问题
I have a dataframe which is basically several timeseries stacked on top of one another. Each time series has a unique label (group) and they have different date ranges.
date = pd.to_datetime(pd.Series(['2010-01-01', '2010-01-02', '2010-01-03',
'2010-01-06', '2010-01-01', '2010-01-03']))
group = [1,1,1,1, 2, 2]
value = [1,2,3,4,5,6]
df = pd.DataFrame({'date':date, 'group':group, 'value':value})
df
date group value
0 2010-01-01 1 1
1 2010-01-02 1 2
2 2010-01-03 1 3
3 2010-01-06 1 4
4 2010-01-01 2 5
5 2010-01-03 2 6
I would like to resample the data so that there is an entry for every single combination of date and group (padding values to NaN if there was no observation that day or it's outside the date range). Example output would be:
date group value
2010-01-01 1 1
2010-01-02 1 2
2010-01-03 1 3
2010-01-04 1 NaN
2010-01-05 1 NaN
2010-01-06 1 4
2010-01-01 2 5
2010-01-02 2 NaN
2010-01-03 2 6
2010-01-04 2 NaN
2010-01-05 2 NaN
2010-01-06 2 NaN
I have a solution which works but I suspect there are better approaches. My solution is to first pivot the data then unstack, groupby and resample.
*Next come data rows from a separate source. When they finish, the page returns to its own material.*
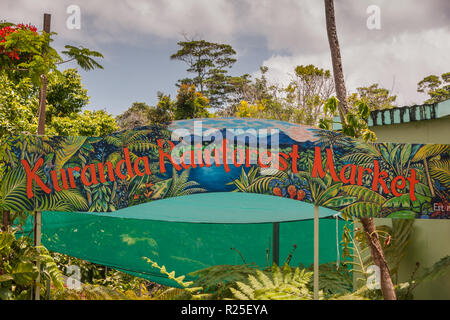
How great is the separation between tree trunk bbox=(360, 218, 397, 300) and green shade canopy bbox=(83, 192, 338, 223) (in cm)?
106

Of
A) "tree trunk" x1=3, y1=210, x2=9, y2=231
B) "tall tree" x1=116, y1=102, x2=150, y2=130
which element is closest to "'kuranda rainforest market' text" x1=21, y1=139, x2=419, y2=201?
"tree trunk" x1=3, y1=210, x2=9, y2=231

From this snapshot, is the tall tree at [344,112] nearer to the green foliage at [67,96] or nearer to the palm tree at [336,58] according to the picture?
the palm tree at [336,58]

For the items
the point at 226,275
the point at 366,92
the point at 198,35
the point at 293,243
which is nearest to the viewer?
the point at 226,275

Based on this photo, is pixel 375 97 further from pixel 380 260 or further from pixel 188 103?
pixel 380 260

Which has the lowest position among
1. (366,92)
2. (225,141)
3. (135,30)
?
(225,141)

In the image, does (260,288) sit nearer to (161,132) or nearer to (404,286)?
(404,286)

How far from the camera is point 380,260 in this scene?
4645mm

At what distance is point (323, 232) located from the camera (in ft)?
26.7

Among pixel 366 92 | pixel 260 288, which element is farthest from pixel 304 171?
pixel 366 92

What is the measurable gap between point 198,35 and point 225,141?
30.1 m

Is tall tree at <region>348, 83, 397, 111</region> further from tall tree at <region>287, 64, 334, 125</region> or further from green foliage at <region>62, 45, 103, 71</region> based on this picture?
green foliage at <region>62, 45, 103, 71</region>

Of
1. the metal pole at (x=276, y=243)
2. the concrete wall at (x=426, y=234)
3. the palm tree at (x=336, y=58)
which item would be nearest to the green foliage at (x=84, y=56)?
the palm tree at (x=336, y=58)

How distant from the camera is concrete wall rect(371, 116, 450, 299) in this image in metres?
5.12

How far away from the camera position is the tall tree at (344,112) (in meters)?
4.59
Basically all that's really needed is to do a groupby and resample but specifying the max and min ranges of the resampling with the max and min values of the whole date column but I can't see anyway to do that.
df = (df.pivot(index='dates', columns='groups', values='values')
.unstack()
.reset_index()
.set_index('dates')
.groupby('groups').resample('D').asfreq()
.drop('groups', axis=1)
.reset_index()
.rename(columns={0:'values'}))[['dates','groups', 'values']]
回答1:
Credit to zipa for getting the dates correct. I've edited my post to correct my mistake.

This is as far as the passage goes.